:: Exercise instructions ::
Put each line of the records below into a JSON list of strings, one string per line. Skip blank lines and leave the pictures out.

Scene question records
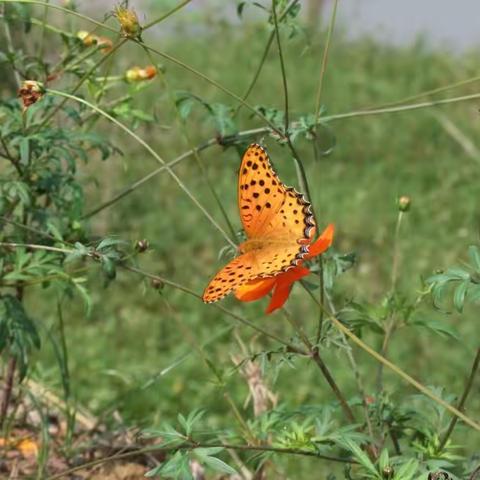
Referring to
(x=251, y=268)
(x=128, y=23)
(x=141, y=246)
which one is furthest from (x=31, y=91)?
(x=251, y=268)

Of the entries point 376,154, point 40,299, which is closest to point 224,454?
point 40,299

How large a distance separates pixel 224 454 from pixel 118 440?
291 millimetres

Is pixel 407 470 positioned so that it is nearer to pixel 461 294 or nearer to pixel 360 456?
pixel 360 456

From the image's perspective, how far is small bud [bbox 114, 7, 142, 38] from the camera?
158 centimetres

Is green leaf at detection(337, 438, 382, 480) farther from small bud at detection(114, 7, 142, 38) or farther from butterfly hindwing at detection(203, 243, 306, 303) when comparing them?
small bud at detection(114, 7, 142, 38)

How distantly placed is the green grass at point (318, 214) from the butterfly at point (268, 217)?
2.44 ft

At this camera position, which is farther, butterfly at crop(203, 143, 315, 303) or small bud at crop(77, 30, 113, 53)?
small bud at crop(77, 30, 113, 53)

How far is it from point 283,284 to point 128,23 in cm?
42

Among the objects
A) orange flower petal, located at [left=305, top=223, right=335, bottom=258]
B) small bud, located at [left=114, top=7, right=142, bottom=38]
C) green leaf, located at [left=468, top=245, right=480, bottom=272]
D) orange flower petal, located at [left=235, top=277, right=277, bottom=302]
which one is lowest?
orange flower petal, located at [left=235, top=277, right=277, bottom=302]

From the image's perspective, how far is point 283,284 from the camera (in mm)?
1570

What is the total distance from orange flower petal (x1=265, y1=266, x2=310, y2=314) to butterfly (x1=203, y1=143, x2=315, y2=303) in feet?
0.08

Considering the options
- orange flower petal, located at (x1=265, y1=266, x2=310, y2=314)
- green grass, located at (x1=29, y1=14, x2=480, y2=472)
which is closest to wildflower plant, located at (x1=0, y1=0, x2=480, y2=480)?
orange flower petal, located at (x1=265, y1=266, x2=310, y2=314)

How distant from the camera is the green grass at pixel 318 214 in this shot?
3.39 m

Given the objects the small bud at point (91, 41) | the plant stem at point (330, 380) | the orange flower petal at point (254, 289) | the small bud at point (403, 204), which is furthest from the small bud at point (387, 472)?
the small bud at point (91, 41)
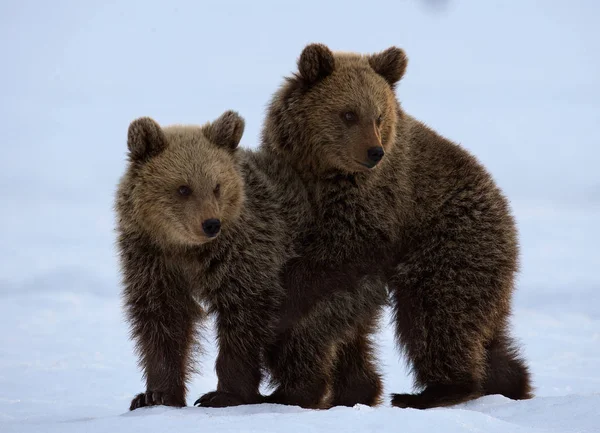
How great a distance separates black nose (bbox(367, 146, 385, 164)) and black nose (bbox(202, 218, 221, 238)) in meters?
1.67

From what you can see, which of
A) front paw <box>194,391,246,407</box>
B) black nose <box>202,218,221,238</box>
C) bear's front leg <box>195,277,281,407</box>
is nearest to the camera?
black nose <box>202,218,221,238</box>

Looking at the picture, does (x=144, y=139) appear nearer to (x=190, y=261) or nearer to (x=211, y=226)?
(x=211, y=226)

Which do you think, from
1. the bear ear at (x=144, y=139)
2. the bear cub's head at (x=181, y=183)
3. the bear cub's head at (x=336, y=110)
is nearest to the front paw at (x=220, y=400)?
the bear cub's head at (x=181, y=183)

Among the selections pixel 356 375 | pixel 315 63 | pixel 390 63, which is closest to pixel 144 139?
pixel 315 63

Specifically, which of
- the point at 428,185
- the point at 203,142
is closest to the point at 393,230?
the point at 428,185

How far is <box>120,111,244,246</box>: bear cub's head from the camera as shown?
28.7ft

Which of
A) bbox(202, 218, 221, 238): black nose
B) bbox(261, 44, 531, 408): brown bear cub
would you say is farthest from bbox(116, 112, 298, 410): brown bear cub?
bbox(261, 44, 531, 408): brown bear cub

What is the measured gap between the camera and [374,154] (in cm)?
923

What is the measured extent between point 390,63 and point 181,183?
8.76 feet

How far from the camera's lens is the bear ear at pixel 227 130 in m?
9.18

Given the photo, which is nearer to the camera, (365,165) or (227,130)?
(227,130)

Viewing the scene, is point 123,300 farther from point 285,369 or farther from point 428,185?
point 428,185

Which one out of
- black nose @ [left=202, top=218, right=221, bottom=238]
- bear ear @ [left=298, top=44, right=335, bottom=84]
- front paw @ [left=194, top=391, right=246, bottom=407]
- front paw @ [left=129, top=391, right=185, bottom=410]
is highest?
bear ear @ [left=298, top=44, right=335, bottom=84]

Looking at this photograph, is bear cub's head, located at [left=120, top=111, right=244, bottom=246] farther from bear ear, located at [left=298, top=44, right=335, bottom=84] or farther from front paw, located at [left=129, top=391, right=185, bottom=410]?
front paw, located at [left=129, top=391, right=185, bottom=410]
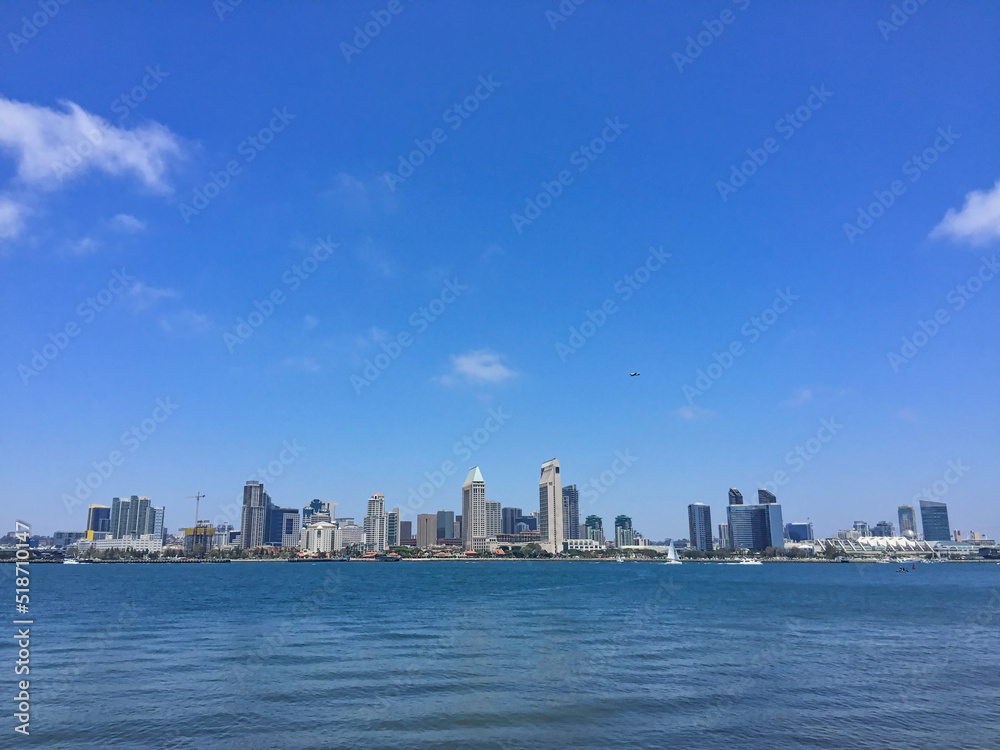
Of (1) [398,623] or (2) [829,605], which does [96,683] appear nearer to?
(1) [398,623]

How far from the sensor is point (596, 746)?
2098 centimetres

:: The completed task ::
[
  "Referring to",
  "(x=251, y=268)",
  "(x=128, y=23)",
  "(x=141, y=246)",
  "which one is furthest from (x=31, y=91)?",
  "(x=251, y=268)",
  "Of the entries point 376,154, point 40,299, which is closest to point 224,454?",
  "point 40,299",
  "How large a distance separates pixel 224 454 from pixel 118 440?",
  "291 millimetres",
  "Is pixel 407 470 positioned so that it is nearer to pixel 461 294 or nearer to pixel 360 456?",
  "pixel 360 456",
  "From the image's perspective, how far is small bud [bbox 114, 7, 142, 38] from the camera?",
  "158 centimetres",
  "Is green leaf at detection(337, 438, 382, 480) farther from small bud at detection(114, 7, 142, 38) or farther from butterfly hindwing at detection(203, 243, 306, 303) when comparing them?",
  "small bud at detection(114, 7, 142, 38)",
  "How distantly placed is the green grass at point (318, 214) from the butterfly at point (268, 217)?",
  "2.44 ft",
  "At this camera position, which is farther, butterfly at crop(203, 143, 315, 303) or small bud at crop(77, 30, 113, 53)?",
  "small bud at crop(77, 30, 113, 53)",
  "How far is it from point 283,284 to point 128,23 in cm?",
  "42",
  "Among the objects",
  "A) orange flower petal, located at [left=305, top=223, right=335, bottom=258]",
  "B) small bud, located at [left=114, top=7, right=142, bottom=38]",
  "C) green leaf, located at [left=468, top=245, right=480, bottom=272]",
  "D) orange flower petal, located at [left=235, top=277, right=277, bottom=302]",
  "which one is lowest?",
  "orange flower petal, located at [left=235, top=277, right=277, bottom=302]",
  "From the image's perspective, how far is point 283,284 from the camera (in mm)?",
  "1570",
  "What is the total distance from orange flower petal (x1=265, y1=266, x2=310, y2=314) to butterfly (x1=203, y1=143, x2=315, y2=303) in feet?",
  "0.08",
  "Considering the options",
  "- orange flower petal, located at (x1=265, y1=266, x2=310, y2=314)",
  "- green grass, located at (x1=29, y1=14, x2=480, y2=472)",
  "which is closest to wildflower plant, located at (x1=0, y1=0, x2=480, y2=480)?",
  "orange flower petal, located at (x1=265, y1=266, x2=310, y2=314)",
  "How distant from the camera is the green grass at pixel 318 214 in this shot?",
  "3.39 m",
  "Given the objects the small bud at point (91, 41) | the plant stem at point (330, 380) | the orange flower petal at point (254, 289) | the small bud at point (403, 204), which is furthest from the small bud at point (387, 472)?",
  "the small bud at point (91, 41)",
  "How great a distance separates black nose (bbox(367, 146, 385, 164)) and black nose (bbox(202, 218, 221, 238)) in meters?",
  "1.67",
  "From what you can see, which of",
  "A) front paw <box>194,391,246,407</box>",
  "B) black nose <box>202,218,221,238</box>",
  "C) bear's front leg <box>195,277,281,407</box>",
  "is nearest to the camera?",
  "black nose <box>202,218,221,238</box>",
  "Looking at the picture, does (x=144, y=139) appear nearer to (x=190, y=261) or nearer to (x=211, y=226)?",
  "(x=211, y=226)",
  "Which do you think, from",
  "1. the bear ear at (x=144, y=139)",
  "2. the bear cub's head at (x=181, y=183)",
  "3. the bear cub's head at (x=336, y=110)",
  "is nearest to the front paw at (x=220, y=400)?",
  "the bear cub's head at (x=181, y=183)",
  "Among the selections pixel 356 375 | pixel 315 63 | pixel 390 63, which is closest to pixel 144 139?",
  "pixel 315 63",
  "Specifically, which of",
  "- the point at 428,185",
  "- the point at 203,142",
  "is closest to the point at 393,230?",
  "the point at 428,185",
  "How far is <box>120,111,244,246</box>: bear cub's head from the camera as shown?",
  "28.7ft",
  "Which of",
  "A) bbox(202, 218, 221, 238): black nose",
  "B) bbox(261, 44, 531, 408): brown bear cub",
  "would you say is farthest from bbox(116, 112, 298, 410): brown bear cub?",
  "bbox(261, 44, 531, 408): brown bear cub",
  "What is the measured gap between the camera and [374,154] (in cm)?",
  "923",
  "What is the measured extent between point 390,63 and point 181,183?",
  "8.76 feet",
  "How far from the camera's lens is the bear ear at pixel 227 130 in m?",
  "9.18",
  "Given the photo, which is nearer to the camera, (365,165) or (227,130)?",
  "(227,130)",
  "Viewing the scene, is point 123,300 farther from point 285,369 or farther from point 428,185?",
  "point 428,185",
  "Which one out of",
  "- black nose @ [left=202, top=218, right=221, bottom=238]",
  "- bear ear @ [left=298, top=44, right=335, bottom=84]",
  "- front paw @ [left=194, top=391, right=246, bottom=407]",
  "- front paw @ [left=129, top=391, right=185, bottom=410]",
  "is highest?",
  "bear ear @ [left=298, top=44, right=335, bottom=84]",
  "Looking at this photograph, is bear cub's head, located at [left=120, top=111, right=244, bottom=246] farther from bear ear, located at [left=298, top=44, right=335, bottom=84] or farther from front paw, located at [left=129, top=391, right=185, bottom=410]?",
  "front paw, located at [left=129, top=391, right=185, bottom=410]",
  "Of (1) [398,623] or (2) [829,605], which does [96,683] appear nearer to?",
  "(1) [398,623]",
  "How far from the sensor is point (596, 746)?",
  "2098 centimetres"
]